→ **TASKS TO CARRY OUT**:
(a) Please repeat the part of the forum post on Arc assignment that opens with the words containing "Like Common Lisp" and closes with "arc> (car x)".
(b) In one to three sentences, explain why the author of the forum post on Arc assignment expected (= (car x) 'z) to behave like (= a 'z).

Why does `(= (car x) 'z)` work?

Question

I was stumbling through the Arc tutorial when I got sort of confused with this:

Quoted from the Arc Tutorial:

Like Common Lisp assignment, Arc's = is not just for variables, but can reach inside structures. So you can use it to modify lists:

arc> x
(a b)
arc> (= (car x) 'z)
z
arc> x
(z b)

But lisp is executed recursively, right? It says that car returns the first value in a list. So:

arc> (car x)
a

which makes sense, but then why isn't (= (car x) 'z) equal to (= a 'z), which would result in:

arc> a
z
arc> x
(a b) ; Note how this hasn't changed

but it doesn't. Instead, it appears that (= (car x) 'z) seems to have the effects of (= x (list 'z (car (cdr x)))):

arc> (= x '(a b))
(a b)
arc> (= (car x) 'z)
z
arc> x
(z b)


...


arc> (= x '(a b))
(a b)
arc> (= x (list 'z (car (cdr x))))
(z b)
arc> x
(z b)

So why exactly does (= (car x) 'z) work that way and what is it that I'm missing here?

---

Note: this is my first introduction to LISP.

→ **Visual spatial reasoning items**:
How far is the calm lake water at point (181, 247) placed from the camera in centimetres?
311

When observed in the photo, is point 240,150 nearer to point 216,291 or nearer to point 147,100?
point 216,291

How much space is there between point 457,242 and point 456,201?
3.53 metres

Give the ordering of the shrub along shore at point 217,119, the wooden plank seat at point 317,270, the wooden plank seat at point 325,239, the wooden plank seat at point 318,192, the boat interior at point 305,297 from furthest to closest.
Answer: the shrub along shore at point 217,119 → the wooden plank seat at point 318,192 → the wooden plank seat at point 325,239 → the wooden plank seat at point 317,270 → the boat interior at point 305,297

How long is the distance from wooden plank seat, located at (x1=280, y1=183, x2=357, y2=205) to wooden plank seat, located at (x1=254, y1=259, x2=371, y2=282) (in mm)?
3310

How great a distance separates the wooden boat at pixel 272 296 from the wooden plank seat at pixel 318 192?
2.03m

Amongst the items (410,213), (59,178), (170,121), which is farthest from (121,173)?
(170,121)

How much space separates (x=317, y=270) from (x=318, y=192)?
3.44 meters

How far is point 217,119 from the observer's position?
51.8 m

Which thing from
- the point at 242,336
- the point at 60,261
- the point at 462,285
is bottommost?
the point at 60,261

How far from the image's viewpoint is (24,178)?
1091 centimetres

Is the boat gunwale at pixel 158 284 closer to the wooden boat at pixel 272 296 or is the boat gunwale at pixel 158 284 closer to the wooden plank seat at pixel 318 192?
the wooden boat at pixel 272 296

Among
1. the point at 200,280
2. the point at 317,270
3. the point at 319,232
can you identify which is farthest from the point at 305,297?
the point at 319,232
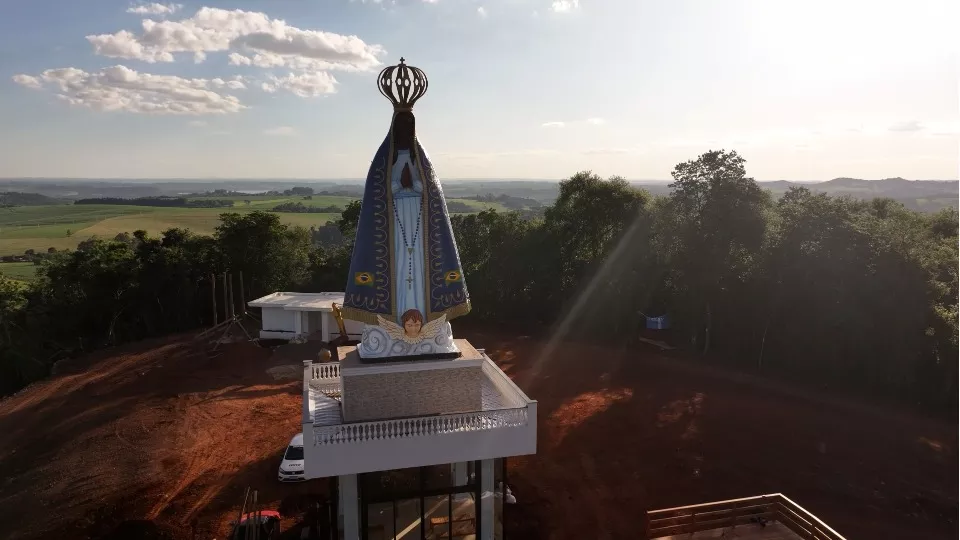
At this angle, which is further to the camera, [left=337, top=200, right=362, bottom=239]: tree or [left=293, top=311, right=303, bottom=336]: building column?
[left=337, top=200, right=362, bottom=239]: tree

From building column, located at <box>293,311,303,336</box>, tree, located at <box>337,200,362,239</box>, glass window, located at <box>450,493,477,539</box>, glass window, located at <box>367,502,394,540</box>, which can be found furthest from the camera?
tree, located at <box>337,200,362,239</box>

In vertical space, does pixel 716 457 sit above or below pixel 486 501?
below

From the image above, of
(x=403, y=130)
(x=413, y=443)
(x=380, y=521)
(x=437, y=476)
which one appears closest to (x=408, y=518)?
(x=380, y=521)

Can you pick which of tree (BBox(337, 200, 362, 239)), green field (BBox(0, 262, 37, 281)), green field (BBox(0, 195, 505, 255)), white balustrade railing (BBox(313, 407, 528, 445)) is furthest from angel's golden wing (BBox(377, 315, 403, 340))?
green field (BBox(0, 262, 37, 281))

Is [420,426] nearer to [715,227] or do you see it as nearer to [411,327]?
[411,327]

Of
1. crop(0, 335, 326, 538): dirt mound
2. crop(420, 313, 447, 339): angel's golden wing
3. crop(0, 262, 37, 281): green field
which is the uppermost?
crop(420, 313, 447, 339): angel's golden wing

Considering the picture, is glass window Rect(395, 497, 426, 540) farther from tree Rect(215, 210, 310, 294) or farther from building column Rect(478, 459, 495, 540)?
tree Rect(215, 210, 310, 294)
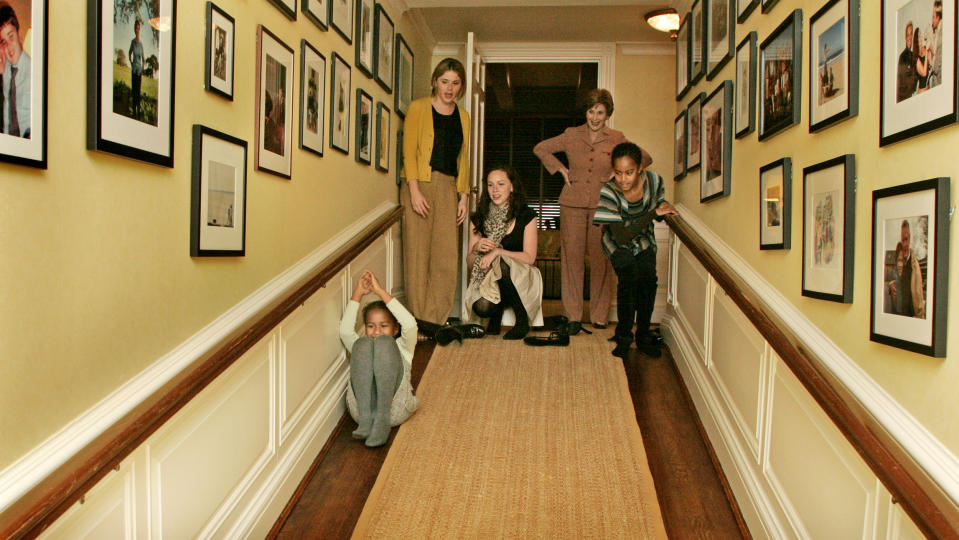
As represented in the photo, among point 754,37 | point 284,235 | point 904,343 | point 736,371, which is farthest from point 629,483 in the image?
point 754,37

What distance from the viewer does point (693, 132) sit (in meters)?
4.22

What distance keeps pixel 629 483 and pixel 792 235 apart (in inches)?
41.7


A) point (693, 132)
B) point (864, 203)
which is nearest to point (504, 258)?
point (693, 132)

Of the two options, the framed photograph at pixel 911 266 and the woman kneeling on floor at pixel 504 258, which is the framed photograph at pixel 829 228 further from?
the woman kneeling on floor at pixel 504 258

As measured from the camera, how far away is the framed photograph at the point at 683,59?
4453 millimetres

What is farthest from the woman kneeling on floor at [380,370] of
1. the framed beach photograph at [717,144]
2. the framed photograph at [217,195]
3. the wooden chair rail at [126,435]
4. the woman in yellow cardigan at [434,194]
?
the framed beach photograph at [717,144]

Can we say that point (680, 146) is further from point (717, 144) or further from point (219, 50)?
point (219, 50)

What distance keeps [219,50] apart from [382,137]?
2.23m

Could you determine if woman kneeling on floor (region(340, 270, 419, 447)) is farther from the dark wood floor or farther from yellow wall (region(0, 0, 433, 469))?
yellow wall (region(0, 0, 433, 469))

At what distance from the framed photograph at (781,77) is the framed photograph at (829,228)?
11.9 inches

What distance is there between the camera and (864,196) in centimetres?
188

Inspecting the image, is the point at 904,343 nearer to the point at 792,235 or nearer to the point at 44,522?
the point at 792,235

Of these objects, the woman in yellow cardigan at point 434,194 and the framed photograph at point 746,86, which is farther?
the woman in yellow cardigan at point 434,194

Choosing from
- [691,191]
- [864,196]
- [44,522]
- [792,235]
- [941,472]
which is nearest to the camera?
[44,522]
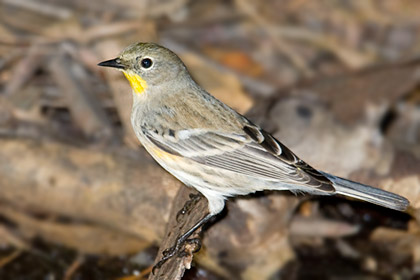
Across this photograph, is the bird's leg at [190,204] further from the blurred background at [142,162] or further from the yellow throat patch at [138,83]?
the yellow throat patch at [138,83]

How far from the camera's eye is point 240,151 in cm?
518

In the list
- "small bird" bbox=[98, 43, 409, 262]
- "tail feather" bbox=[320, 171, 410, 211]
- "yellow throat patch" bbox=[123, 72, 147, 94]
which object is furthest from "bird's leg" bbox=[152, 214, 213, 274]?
"yellow throat patch" bbox=[123, 72, 147, 94]

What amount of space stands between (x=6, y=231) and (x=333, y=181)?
11.0ft

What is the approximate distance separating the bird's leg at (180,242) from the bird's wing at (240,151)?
1.47 feet

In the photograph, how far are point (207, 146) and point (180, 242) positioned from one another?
762 millimetres

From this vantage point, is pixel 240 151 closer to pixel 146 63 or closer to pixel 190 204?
pixel 190 204

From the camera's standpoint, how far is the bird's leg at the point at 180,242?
480 centimetres

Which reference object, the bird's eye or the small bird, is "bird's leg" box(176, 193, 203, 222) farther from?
the bird's eye

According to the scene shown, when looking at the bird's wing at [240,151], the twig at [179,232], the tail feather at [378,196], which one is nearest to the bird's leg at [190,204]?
the twig at [179,232]

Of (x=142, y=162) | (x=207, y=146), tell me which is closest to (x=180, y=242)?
(x=207, y=146)

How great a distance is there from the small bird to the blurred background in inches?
17.5

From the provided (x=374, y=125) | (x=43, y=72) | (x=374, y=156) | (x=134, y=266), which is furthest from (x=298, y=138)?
(x=43, y=72)

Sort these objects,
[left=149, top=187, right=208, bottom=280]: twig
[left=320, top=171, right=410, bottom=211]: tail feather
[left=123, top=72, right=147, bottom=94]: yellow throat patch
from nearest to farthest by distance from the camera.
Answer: [left=149, top=187, right=208, bottom=280]: twig → [left=320, top=171, right=410, bottom=211]: tail feather → [left=123, top=72, right=147, bottom=94]: yellow throat patch

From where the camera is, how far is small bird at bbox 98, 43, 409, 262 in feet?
16.6
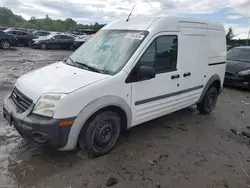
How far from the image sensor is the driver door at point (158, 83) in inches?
139

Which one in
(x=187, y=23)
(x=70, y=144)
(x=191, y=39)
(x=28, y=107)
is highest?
(x=187, y=23)

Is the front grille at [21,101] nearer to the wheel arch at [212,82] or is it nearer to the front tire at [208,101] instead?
the wheel arch at [212,82]

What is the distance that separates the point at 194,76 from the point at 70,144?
292 cm

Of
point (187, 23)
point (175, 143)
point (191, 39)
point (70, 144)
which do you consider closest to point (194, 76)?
point (191, 39)

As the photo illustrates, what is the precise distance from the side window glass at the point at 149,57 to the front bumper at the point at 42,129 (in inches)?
57.4

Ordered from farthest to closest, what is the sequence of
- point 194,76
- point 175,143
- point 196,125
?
point 196,125 → point 194,76 → point 175,143

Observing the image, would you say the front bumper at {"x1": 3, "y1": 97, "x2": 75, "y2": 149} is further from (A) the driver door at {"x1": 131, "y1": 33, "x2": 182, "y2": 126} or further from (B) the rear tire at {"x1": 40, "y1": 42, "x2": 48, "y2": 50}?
(B) the rear tire at {"x1": 40, "y1": 42, "x2": 48, "y2": 50}

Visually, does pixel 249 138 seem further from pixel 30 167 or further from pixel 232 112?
pixel 30 167

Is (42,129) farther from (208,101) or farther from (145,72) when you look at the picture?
(208,101)

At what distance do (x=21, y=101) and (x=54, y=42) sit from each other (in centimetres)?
1796

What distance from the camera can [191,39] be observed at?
4.43 m

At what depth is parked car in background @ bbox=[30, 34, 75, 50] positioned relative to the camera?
63.2 ft

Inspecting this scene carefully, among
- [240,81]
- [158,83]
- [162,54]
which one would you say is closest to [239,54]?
[240,81]

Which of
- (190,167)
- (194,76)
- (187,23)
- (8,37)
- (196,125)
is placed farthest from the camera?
(8,37)
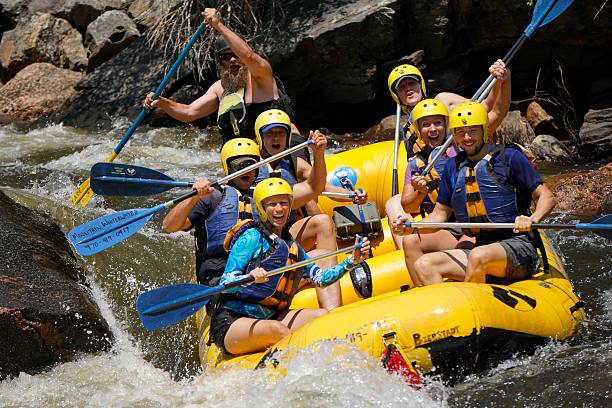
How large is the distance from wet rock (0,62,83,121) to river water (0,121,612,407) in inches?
164

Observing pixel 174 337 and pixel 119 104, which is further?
pixel 119 104

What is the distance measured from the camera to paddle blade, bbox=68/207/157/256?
219 inches

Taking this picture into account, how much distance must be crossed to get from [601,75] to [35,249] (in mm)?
7049

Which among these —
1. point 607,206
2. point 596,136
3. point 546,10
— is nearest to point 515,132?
point 596,136

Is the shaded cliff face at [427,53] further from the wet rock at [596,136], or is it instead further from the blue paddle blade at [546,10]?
the blue paddle blade at [546,10]

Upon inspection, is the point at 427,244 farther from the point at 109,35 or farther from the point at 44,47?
the point at 44,47

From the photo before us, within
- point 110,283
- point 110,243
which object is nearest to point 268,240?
point 110,243

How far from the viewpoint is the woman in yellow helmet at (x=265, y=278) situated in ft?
16.3

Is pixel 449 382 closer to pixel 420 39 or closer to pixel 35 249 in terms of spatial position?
pixel 35 249

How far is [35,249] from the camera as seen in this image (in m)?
6.26

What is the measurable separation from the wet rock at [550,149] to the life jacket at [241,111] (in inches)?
164

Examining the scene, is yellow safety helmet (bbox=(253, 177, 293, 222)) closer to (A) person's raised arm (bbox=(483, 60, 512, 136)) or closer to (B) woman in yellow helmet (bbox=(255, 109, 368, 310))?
(B) woman in yellow helmet (bbox=(255, 109, 368, 310))

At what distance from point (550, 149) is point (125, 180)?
5503mm

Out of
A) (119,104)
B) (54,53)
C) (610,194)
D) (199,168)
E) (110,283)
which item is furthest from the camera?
(54,53)
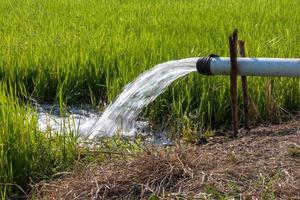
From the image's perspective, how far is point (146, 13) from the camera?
233 inches

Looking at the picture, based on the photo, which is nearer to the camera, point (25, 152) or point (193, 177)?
point (193, 177)

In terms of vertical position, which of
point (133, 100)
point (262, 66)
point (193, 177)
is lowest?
point (193, 177)

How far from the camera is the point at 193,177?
1890 millimetres

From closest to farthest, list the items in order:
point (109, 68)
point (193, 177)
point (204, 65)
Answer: point (193, 177), point (204, 65), point (109, 68)

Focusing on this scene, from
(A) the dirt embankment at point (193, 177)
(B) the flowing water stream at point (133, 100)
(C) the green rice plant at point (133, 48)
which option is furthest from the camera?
(C) the green rice plant at point (133, 48)

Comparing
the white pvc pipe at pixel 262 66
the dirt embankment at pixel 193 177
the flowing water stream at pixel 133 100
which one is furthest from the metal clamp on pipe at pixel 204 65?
the dirt embankment at pixel 193 177

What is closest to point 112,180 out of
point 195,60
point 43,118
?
point 195,60

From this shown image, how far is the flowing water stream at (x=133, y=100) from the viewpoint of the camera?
2729 mm

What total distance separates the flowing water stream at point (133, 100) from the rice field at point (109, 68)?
161 mm

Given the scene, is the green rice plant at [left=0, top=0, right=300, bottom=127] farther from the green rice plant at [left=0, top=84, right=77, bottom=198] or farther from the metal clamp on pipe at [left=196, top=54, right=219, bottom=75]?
the metal clamp on pipe at [left=196, top=54, right=219, bottom=75]

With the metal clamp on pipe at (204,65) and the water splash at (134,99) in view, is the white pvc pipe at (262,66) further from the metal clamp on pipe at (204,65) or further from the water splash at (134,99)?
the water splash at (134,99)

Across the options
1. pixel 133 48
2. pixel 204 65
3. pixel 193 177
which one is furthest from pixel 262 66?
pixel 133 48

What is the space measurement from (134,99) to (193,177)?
3.29 feet

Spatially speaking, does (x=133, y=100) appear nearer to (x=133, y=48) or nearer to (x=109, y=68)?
(x=109, y=68)
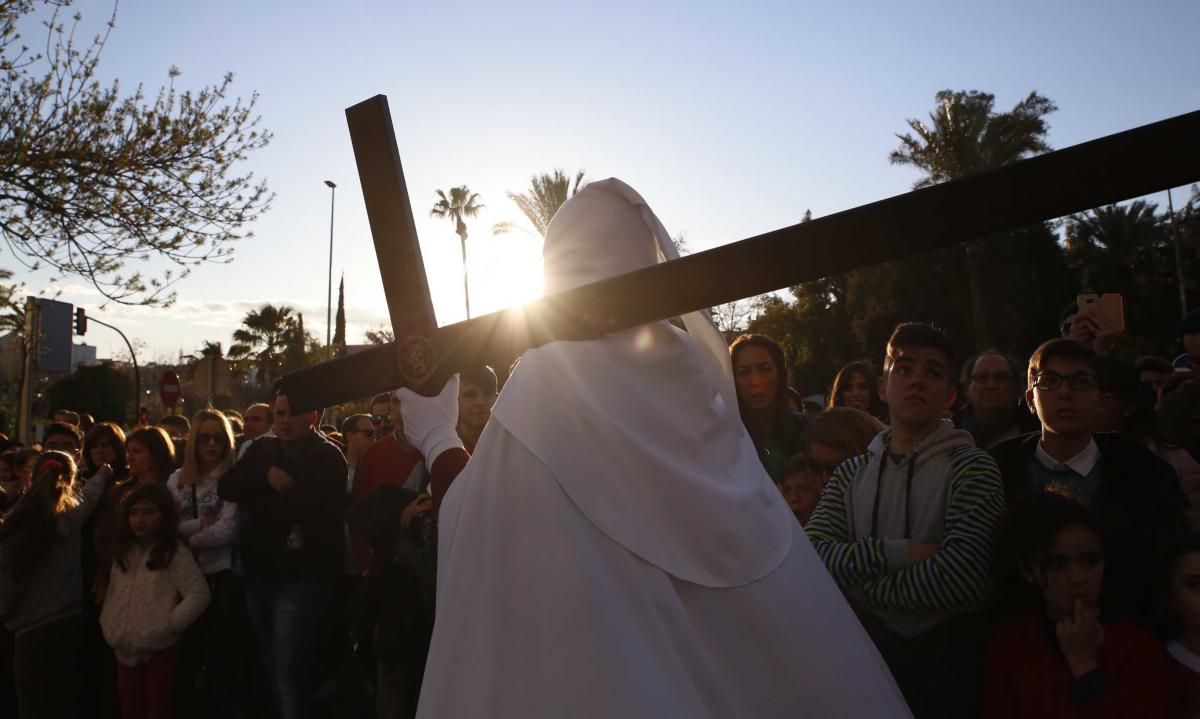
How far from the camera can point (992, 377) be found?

→ **EXERCISE ANSWERS**:
(a)
Like Common Lisp assignment, Arc's = is not just for variables, but can reach inside structures. So you can use it to modify lists:

arc> x
(a b)
arc> (= (car x) 'z)
z
arc> x
(z b)

But lisp is executed recursively, right? It says that car returns the first value in a list. So:

arc> (car x)

(b) The author assumed that Lisp is executed recursively and noted that car returns the first value in a list, so (car x) evaluates to a. By that reasoning, (= (car x) 'z) should reduce to (= a 'z), which would set a to z and leave x unchanged as (a b).